(Record extracts begins)
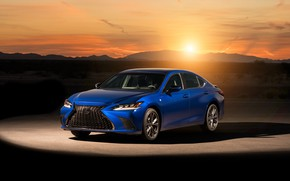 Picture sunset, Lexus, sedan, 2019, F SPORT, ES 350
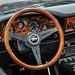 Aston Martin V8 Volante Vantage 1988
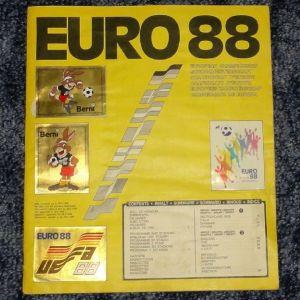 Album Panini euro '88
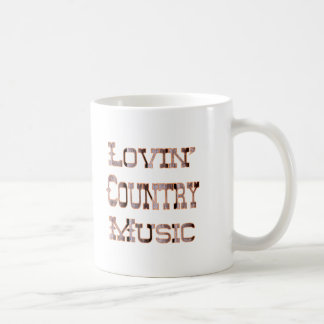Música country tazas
(Record extracts ends)
(Record extracts begins)
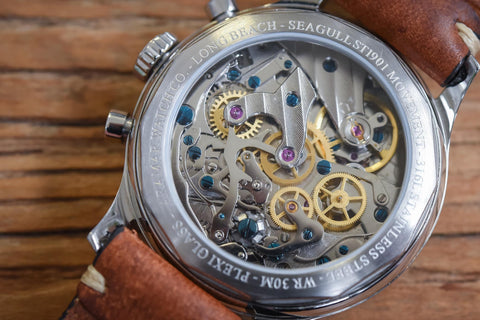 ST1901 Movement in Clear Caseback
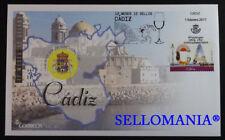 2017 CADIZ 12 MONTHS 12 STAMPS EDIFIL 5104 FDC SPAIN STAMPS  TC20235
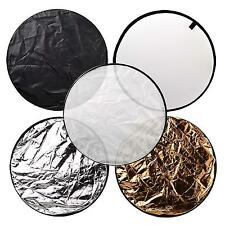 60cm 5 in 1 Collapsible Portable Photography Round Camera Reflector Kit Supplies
(Record extracts ends)
(Record extracts begins)
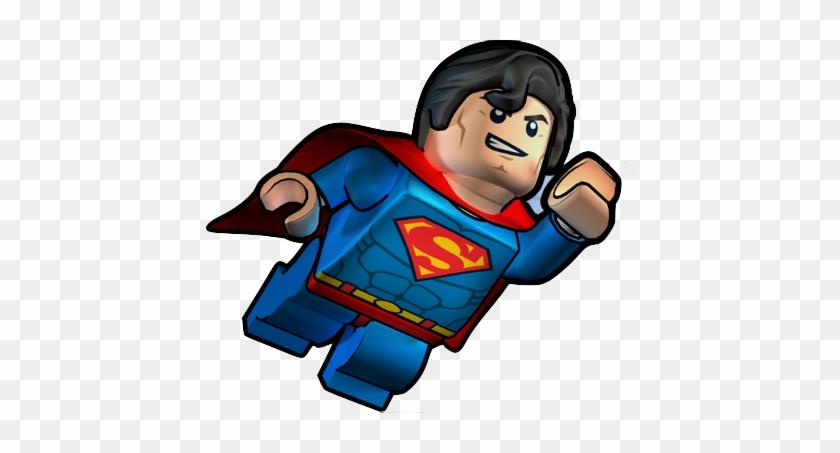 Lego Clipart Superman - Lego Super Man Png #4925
(Record extracts ends)
Everything between and including the line above containing "ST1901 Movement in Clear Caseback" and the line containing "60cm 5 in 1" should be reproduced exactly, with pictures excluded.

- **Task response**
 ST1901 Movement in Clear Caseback
 2017 CADIZ 12 MONTHS 12 STAMPS EDIFIL 5104 FDC SPAIN STAMPS  TC20235
 60cm 5 in 1 Collapsible Portable Photography Round Camera Reflector Kit Supplies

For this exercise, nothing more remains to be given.